Triples are sorted in SPO (subject, predicate, object) order. Three parallel wavelet trees store the subject, predicate, and object ID sequences respectively. Wavelet trees support two key operations in O(log sigma) time, where sigma is the alphabet size (number of distinct terms):

  • rank(v, i): count occurrences of value v up to position i
  • select(v, k): find the position of the k-th occurrence of value v

These operations enable efficient counting and lookup for any single-component pattern without scanning the full dataset.

Succinct Permutations

Two permutations map positions between triple orderings:

  • SPO to POS: maps a position in subject-predicate-object order to its position in predicate-object-subject order
  • SPO to OSP: maps a position in subject-predicate-object order to its position in object-subject-predicate order

Each permutation stores both forward and inverse mappings for O(1) access, using 8n bytes for n triples. Together with the wavelet trees, this allows answering queries in any ordering without duplicating triple data.

Query Patterns

The Ring Index supports all eight triple patterns:

Pattern Bound Method
??? None Return total count or iterate all
S?? Subject Wavelet tree rank/select on subjects
?P? Predicate Wavelet tree rank/select on predicates
??O Object Wavelet tree rank/select on objects
SP? Subject + Predicate Find S positions, check P at each
S?O Subject + Object Find S positions, check O at each
?PO Predicate + Object Find P positions, check O at each
SPO All Exact match check

Single-component patterns (S??, ?P?, ??O) are answered directly by wavelet tree count() in O(log sigma) time. The fully unbound pattern returns the stored triple count in O(1).

Leapfrog Joins (WCOJ)

For SPARQL queries with multiple triple patterns sharing variables (star joins), the Ring Index supports leapfrog worst-case optimal joins (WCOJ). Instead of materializing intermediate results through pairwise hash joins, leapfrog iteration intersects sorted iterator streams directly.

How It Works

Consider a query like:

SELECT ?person ?name ?friend WHERE {
  ?person :name ?name .
  ?person :knows ?friend .
}

This is a star join on ?person. The leapfrog join:

  1. Creates a RingIterator for each triple pattern, bound on the shared variable
  2. Advances all iterators in lockstep, seeking to the next value that satisfies all patterns simultaneously
  3. For each match, reconstructs the full variable bindings

The time complexity is O(n * log sigma) where n is the output size, rather than O(n1 * n2) for a pairwise hash join. This is particularly beneficial for queries with high fan-out predicates or many-way star joins.

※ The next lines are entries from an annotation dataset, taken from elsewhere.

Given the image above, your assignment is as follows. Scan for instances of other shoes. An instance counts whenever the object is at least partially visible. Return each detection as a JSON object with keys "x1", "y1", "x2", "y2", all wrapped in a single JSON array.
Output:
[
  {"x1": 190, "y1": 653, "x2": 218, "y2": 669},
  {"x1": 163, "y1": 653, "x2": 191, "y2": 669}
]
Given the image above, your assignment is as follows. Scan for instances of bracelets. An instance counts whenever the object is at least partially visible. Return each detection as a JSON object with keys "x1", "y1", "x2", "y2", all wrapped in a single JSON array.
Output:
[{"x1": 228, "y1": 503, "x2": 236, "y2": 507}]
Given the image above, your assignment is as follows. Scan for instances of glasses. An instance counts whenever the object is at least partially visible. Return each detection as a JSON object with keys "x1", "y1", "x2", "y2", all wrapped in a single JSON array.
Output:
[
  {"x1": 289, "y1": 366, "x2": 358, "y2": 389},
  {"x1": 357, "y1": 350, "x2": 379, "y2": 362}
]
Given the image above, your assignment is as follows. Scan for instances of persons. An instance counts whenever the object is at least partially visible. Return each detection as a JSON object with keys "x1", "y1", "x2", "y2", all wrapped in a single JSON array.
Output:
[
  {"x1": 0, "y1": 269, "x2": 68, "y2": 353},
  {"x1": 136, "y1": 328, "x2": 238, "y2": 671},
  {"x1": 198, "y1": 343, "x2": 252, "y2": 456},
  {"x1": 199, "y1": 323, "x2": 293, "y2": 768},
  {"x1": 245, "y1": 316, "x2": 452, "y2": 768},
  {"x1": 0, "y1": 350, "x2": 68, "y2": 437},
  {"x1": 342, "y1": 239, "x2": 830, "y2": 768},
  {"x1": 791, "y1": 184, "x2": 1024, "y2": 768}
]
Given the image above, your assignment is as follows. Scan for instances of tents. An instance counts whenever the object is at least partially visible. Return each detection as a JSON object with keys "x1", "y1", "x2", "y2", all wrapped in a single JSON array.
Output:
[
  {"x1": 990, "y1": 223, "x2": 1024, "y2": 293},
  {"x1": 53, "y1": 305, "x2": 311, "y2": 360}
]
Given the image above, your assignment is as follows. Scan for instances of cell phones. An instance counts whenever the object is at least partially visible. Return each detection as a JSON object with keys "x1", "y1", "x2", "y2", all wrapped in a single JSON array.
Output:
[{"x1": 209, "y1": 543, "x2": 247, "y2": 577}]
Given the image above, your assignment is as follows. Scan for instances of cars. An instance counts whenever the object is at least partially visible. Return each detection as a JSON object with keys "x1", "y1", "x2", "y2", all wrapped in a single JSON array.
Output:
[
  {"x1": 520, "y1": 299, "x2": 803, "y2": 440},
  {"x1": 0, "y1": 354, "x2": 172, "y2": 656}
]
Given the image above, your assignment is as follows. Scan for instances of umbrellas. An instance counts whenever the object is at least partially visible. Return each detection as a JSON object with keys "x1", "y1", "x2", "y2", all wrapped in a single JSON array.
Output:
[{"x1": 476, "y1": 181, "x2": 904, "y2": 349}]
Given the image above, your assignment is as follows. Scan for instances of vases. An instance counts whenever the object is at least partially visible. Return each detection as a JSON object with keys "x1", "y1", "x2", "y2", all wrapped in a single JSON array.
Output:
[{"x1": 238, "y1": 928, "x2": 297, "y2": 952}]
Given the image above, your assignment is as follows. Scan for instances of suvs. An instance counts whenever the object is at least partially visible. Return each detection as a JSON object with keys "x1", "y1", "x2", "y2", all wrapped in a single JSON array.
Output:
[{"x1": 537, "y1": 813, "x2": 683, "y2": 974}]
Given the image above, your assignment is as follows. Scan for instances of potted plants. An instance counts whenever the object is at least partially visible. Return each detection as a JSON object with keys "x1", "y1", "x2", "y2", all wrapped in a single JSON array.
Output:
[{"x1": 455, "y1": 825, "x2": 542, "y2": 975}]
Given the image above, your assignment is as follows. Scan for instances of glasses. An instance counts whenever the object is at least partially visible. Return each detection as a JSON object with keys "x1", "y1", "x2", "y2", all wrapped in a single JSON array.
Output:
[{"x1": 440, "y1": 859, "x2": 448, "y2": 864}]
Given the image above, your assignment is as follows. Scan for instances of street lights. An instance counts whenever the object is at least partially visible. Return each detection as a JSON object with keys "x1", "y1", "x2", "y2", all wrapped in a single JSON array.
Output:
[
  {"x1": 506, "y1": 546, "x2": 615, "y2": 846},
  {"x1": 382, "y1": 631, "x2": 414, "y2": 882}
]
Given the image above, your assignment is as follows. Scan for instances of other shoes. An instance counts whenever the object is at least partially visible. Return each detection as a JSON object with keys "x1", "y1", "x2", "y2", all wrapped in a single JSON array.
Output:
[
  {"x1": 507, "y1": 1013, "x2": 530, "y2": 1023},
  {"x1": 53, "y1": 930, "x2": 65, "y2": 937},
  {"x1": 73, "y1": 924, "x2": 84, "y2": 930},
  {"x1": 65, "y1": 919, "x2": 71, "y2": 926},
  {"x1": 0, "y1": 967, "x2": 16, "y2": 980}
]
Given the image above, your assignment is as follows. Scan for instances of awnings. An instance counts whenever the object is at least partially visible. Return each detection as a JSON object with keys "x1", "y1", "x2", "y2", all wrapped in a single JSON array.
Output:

When the Planner Uses Leapfrog

The RDF query planner (plan_multi_way_join) attempts the leapfrog path when:

  1. The ring-index feature is enabled
  2. A Ring Index has been built for the store
  3. All inputs to the multi-way join are simple TripleScan operators (no chained inputs, no named graph context)
  4. The query does not use LANG(), LANGMATCHES(), or DATATYPE() functions

The fourth condition exists because the leapfrog operator emits raw variable columns only. Queries needing language or datatype companion columns fall back to cascading pairwise hash joins with cardinality-based ordering.

Planner Integration

The Ring Index integrates with the query planner at two levels:

Fast COUNT Paths

For partially-bound triple patterns, the planner calls ring.count(&pattern) to get exact cardinality in O(log sigma) time. This replaces the statistical estimation used by hash-based indexes and gives the cost model precise input for join ordering decisions.

// Without Ring: estimate from RdfStatistics
cardinality = stats.estimate_triple_pattern_cardinality(true, Some(":knows"), false)
// Returns 10.0 (default estimate)

// With Ring: exact count via wavelet tree
cardinality = ring.count(&TriplePattern::new(Some(person), Some(knows), None))
// Returns 847 (exact)

Cost-Based Join Fallback

When leapfrog is not applicable, the planner still benefits from Ring-derived cardinalities. It sorts inputs by ascending cardinality and folds them left-to-right with pairwise hash joins, ensuring the smallest intermediate results build first.

Persistence

The Ring Index implements the Section trait for .grafeo container persistence:

Property Value
Section type RdfRing
Version 1
Encoding bincode (standard config)
Dirty tracking Atomic boolean, set on rebuild/invalidation

On save, the complete state (term dictionary, wavelet trees, permutations) is serialized to bytes. On load, structural invariants are validated: wavelet tree lengths must match num_triples, permutation arrays must be valid permutations, and the term dictionary must be internally consistent. This prevents panics from corrupted data.

Memory Characteristics

The Ring Index tracks its own memory usage through size_bytes(), which sums:

  • Term dictionary (bidirectional hash map + term storage)
  • Three wavelet trees (subject, predicate, object sequences)
  • Two permutation arrays (SPO to POS, SPO to OSP)

The buffer manager includes Ring memory in its unified memory budget. When the Ring is loaded from a persisted section, no rebuild from triples is needed, avoiding the O(n log n) construction cost on restart.

References

  • Alvarez-Garcia et al., "Compressed Vertical Partitioning for Efficient RDF Management"
  • MillenniumDB Ring implementation